Could you describe what exactly is unexpected? It seems you are returning 4 batched tensors and each of them has the batch size in dim0 which looks correct.

Hi ptrblck! Thanks for helping me again! I’m hoping my task_batch would contain batch_size number of tasks. And I want each task to be shape [number of support or query, channel, height, width]

This is a batch-of-batch situation because each ‘task’ is itself a collection of many training (support) and testing (query) examples and labels.

For a batch_size of 5, I want 5 sets of {[way * support number, C, H, W], [way * support number,], [way * query number, C, H, W], [way * query number,]}, so I can unpack each set into {support image, support label, query image, query label}

I’m using the cifar100 dataset, where each class has lots of image. My sampler would be sampling ‘way’ number of classes to form my task. For each class, I get ‘support number’ amount of examples and labels and a ‘query number’ amount of examples and labels. I want my batch to return a stack of ‘tasks’ I can unpack individually, rather than a stack of support images, support labels ect.

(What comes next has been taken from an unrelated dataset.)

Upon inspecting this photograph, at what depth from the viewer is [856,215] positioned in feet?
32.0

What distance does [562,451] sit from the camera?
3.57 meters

This wouldn’t make sense as the number of tasks is defined by the number of returned tensors from your Dataset not the batch size. I.e. in a classification use case your Dataset would return a data tensor and the corresponding target. Increasing the batch size does not change this and still two tensors are returned.

If the shape of the tensors is wrong you would need to check how the tensors are created in the __getitem__ and make sure the missing dimensions are created.

1 Like

Thanks very much for your help! I figured out a work-around!